* [Material]
** start **
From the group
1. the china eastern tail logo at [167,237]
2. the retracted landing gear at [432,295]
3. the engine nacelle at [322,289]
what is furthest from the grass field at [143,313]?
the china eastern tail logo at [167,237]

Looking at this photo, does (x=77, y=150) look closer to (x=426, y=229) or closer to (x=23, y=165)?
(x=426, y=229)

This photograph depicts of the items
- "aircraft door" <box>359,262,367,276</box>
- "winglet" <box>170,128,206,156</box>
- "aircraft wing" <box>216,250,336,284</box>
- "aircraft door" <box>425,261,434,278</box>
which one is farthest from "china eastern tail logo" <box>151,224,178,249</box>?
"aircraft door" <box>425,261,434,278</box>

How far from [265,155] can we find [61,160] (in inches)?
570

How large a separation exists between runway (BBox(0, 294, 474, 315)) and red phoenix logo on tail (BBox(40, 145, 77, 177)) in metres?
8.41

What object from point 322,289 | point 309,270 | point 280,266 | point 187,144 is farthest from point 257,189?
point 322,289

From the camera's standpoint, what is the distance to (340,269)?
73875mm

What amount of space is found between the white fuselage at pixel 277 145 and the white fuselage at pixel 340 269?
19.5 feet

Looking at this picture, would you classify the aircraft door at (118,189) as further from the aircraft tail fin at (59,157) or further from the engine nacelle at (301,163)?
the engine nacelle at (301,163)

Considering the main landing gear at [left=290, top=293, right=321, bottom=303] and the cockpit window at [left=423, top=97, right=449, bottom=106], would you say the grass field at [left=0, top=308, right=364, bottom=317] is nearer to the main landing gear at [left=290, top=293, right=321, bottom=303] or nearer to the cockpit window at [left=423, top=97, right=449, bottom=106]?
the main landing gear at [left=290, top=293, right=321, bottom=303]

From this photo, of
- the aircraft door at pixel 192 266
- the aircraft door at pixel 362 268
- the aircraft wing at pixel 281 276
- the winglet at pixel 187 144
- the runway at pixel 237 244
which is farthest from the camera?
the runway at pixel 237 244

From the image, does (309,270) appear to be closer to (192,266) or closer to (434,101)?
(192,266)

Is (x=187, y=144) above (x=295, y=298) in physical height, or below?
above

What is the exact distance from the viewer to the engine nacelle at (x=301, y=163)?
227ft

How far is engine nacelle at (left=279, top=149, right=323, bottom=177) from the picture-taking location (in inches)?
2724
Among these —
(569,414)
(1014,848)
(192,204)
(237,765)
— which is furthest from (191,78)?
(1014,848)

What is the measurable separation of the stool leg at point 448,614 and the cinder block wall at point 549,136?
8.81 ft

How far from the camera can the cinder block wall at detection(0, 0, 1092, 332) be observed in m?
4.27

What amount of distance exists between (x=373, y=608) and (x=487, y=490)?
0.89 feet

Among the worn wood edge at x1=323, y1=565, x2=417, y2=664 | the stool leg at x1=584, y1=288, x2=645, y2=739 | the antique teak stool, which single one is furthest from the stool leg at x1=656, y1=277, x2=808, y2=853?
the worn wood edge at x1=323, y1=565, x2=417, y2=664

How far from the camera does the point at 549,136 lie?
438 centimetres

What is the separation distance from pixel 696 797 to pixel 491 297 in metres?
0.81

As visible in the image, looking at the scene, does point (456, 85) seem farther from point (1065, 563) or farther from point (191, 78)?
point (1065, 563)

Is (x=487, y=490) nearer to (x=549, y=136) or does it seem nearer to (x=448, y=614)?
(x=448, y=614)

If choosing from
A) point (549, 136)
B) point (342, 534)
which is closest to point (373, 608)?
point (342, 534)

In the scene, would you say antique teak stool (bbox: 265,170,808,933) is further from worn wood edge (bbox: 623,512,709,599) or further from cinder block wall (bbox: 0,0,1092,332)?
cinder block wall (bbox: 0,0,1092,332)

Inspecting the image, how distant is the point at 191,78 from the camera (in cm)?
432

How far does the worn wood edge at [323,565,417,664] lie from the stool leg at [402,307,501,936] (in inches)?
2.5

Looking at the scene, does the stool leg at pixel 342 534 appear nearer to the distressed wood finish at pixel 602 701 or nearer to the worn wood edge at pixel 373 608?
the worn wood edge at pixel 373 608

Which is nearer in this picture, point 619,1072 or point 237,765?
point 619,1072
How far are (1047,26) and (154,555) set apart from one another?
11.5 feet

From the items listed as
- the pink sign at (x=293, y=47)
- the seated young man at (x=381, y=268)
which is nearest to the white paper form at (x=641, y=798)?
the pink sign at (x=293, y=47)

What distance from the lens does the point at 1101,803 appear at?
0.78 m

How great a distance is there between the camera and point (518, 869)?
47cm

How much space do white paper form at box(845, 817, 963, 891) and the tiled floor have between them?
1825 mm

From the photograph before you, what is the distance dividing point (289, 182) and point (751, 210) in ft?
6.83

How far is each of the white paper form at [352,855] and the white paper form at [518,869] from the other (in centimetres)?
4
** end **
* [Set exercise] Lay out the entries above as a numbered list, from the line containing "Inspecting the image, how" through the last line of the entries, both included, and omit any blank lines.

* [Reply]
1. Inspecting the image, how distant is the point at 191,78 from the camera (in cm)?
2. 432
3. How far does the worn wood edge at [323,565,417,664] lie from the stool leg at [402,307,501,936] (in inches)?
4. 2.5
5. Looking at the scene, does the stool leg at pixel 342 534 appear nearer to the distressed wood finish at pixel 602 701 or nearer to the worn wood edge at pixel 373 608?
6. the worn wood edge at pixel 373 608
7. Which is nearer in this picture, point 619,1072 or point 237,765?
8. point 619,1072
9. How far are (1047,26) and (154,555) set apart from one another?
10. 11.5 feet
11. From the items listed as
12. - the pink sign at (x=293, y=47)
13. - the seated young man at (x=381, y=268)
14. which is nearest to the white paper form at (x=641, y=798)?
15. the pink sign at (x=293, y=47)
16. What distance from the lens does the point at 1101,803 appear at?
17. 0.78 m
18. How great a distance is there between the camera and point (518, 869)?
19. 47cm
20. How much space do white paper form at box(845, 817, 963, 891) and the tiled floor have between them?
21. 1825 mm
22. From the photograph before you, what is the distance dividing point (289, 182) and point (751, 210) in ft?
23. 6.83
24. How far is each of the white paper form at [352,855] and the white paper form at [518,869] from the other (in centimetres)?
25. 4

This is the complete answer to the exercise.